Part I - Building TheHive
Part II - Setup reverse proxy for TheHive
Part III - Building MISP
Part IV - Building Cortex
Part V - Adding analyzers to Cortex
Part VI - Setup reverse proxy for Cortex
Part VII - Integrate TheHive and Cortex
Part VIII - Integrate MISP to TheHive
Part IX - Upgrading TheHive
Part X - Updating MISP
Part XI - Upgrading Cortex
Part XII - Wrapup of TheHive, MISP, Cortex

“Not Secure” is not something I want to be seeing in the browser for anything I setup, especially when there are free tools out there that can enable https, so this post is a follow on for the previous post where I setup an instance of TheHive.

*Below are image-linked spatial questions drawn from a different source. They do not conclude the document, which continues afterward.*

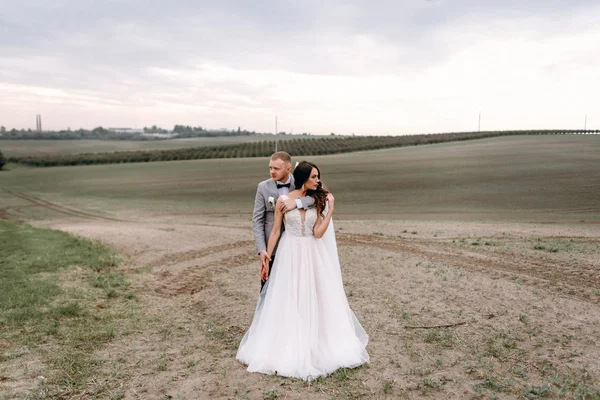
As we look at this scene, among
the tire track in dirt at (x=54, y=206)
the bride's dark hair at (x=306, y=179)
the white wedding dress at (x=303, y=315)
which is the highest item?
the bride's dark hair at (x=306, y=179)

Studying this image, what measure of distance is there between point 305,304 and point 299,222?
1.06 metres

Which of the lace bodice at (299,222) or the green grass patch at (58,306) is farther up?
the lace bodice at (299,222)

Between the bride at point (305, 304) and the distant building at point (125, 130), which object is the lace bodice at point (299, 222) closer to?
the bride at point (305, 304)

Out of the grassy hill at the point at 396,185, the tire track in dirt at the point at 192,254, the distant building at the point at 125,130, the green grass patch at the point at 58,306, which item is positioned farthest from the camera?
the distant building at the point at 125,130

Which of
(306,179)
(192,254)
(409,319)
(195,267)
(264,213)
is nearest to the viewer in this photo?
(306,179)

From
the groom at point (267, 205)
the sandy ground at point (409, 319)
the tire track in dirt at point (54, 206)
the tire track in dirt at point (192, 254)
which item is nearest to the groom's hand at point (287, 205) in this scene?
the groom at point (267, 205)

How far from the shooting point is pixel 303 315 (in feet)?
19.6

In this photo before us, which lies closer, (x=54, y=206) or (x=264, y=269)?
(x=264, y=269)

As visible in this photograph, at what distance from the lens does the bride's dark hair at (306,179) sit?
5742 mm

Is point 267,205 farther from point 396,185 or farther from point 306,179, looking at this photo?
point 396,185

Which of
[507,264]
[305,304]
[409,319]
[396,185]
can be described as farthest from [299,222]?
[396,185]

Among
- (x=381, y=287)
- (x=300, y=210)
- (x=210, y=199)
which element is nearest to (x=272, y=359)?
(x=300, y=210)

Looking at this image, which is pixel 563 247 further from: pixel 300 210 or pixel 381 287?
pixel 300 210

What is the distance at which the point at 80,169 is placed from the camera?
55.1 meters
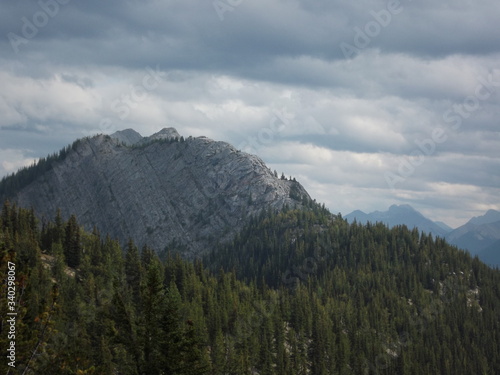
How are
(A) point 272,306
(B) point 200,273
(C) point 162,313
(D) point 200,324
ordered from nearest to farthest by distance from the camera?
(C) point 162,313 → (D) point 200,324 → (A) point 272,306 → (B) point 200,273

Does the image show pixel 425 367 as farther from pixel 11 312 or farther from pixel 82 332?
pixel 11 312

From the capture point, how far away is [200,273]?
7475 inches

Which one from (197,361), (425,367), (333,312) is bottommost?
(425,367)

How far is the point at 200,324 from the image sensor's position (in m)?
132

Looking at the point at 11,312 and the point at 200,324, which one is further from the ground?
the point at 11,312

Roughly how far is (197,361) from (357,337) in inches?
5979

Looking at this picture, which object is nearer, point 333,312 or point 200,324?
point 200,324

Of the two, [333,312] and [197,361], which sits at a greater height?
[197,361]

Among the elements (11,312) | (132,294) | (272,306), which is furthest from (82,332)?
(272,306)

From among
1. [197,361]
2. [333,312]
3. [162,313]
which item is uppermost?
[162,313]

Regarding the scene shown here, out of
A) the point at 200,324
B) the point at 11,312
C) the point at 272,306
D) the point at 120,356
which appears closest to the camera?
the point at 11,312

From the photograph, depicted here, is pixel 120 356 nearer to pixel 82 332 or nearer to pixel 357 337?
pixel 82 332

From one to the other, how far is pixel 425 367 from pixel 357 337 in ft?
89.2

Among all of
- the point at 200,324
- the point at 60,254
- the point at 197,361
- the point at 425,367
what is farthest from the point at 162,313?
the point at 425,367
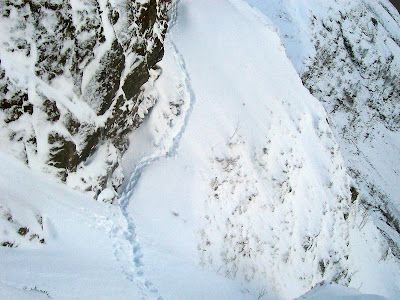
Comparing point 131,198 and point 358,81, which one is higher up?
point 131,198

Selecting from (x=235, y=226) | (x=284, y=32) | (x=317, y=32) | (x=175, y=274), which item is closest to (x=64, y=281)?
(x=175, y=274)

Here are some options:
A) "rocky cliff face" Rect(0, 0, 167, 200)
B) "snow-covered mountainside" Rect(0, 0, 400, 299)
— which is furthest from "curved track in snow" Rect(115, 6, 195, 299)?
"rocky cliff face" Rect(0, 0, 167, 200)

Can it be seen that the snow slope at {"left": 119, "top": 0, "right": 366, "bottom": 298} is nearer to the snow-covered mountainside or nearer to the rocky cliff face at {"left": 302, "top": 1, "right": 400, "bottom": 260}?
the snow-covered mountainside

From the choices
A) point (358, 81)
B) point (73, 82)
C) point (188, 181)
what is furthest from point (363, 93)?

Given TheHive has documented issues when running https against the application and the preferred way is to setup a reverse proxy, and there is config for completing this using ngnix, I figure I may as well document the steps that I took. This setup will be completed on the same box as where TheHive was installed.

Install Pre-Reqs

So that we can generate our certificate using LetsEncrypt, we need to install a few items

# Install certbot components
sudo apt-get update
sudo apt-get install software-properties-common
sudo add-apt-repository universe
sudo add-apt-repository ppa:certbot/certbot
sudo apt-get update
sudo apt-get install certbot python-certbot-nginx

# So we can add in the route53 extension to certbot we need to install python3-pip
sudo apt install python3-pip
sudo pip3 install certbot-dns-route53

Now we need to get the awscli package and configure it. Ensure that you have configured the programatic access for the account you plan to use.

# Get the awscli package
sudo apt-get install awscli

# You can configure the aws credentials with this command.  You will need to create an account in AWS with the correct permissions
sudo aws configure

Generate the certificate

sudo certbot certonly --dns-route53 -d 'thehive.example.com' --server https://acme-v02.api.letsencrypt.org/directory

All going well you should have the .pem files saved out to /etc/letsencrypt/live/thehive.example.com/fullchain.pem

Configure nginx

First start the service and enable on reboot using these commands:

sudo systemctl start nginx
sudo systemctl enable nginx

Setup the folder where the pem file will reside and copy in the required pem files.
NOTE: This will need to be scripted to auto renew and recopy in the files. I’m sure there is another way thats better, such as specifying the the path to the pem files from the letsencrypt folder instead of copying them over. Ill test that out when its time to renew the certificate.

sudo mkdir /etc/nginx/ssl
sudo cp /etc/letsencrypt/live/thehive.example.com/cert.pem /etc/nginx/ssl/thehive_cert.pem
sudo cp /etc/letsencrypt/live/thehive.example.com/privkey.pem /etc/nginx/ssl/thehive_key.pem

Confim that the nginx config is ok

nginx -t

Create /etc/nginx/sites-enabled/thehive.conf with the following config

server {
  listen 443 ssl;
  server_name thehive.example.com;

  ssl on;
  ssl_certificate       ssl/thehive_cert.pem;
  ssl_certificate_key   ssl/thehive_key.pem;

  proxy_connect_timeout   600;
  proxy_send_timeout      600;
  proxy_read_timeout      600;
  send_timeout            600;
  client_max_body_size    2G;
  proxy_buffering off;
  client_header_buffer_size 8k;

  location / {
    add_header              Strict-Transport-Security "max-age=31536000; includeSubDomains";
    proxy_pass              http://127.0.0.1:9000/;
    proxy_http_version      1.1;
  }
}

Reload the nginx config with this command

sudo nginx -s reload

Test that you can access your instance of TheHive via https now. It should be working!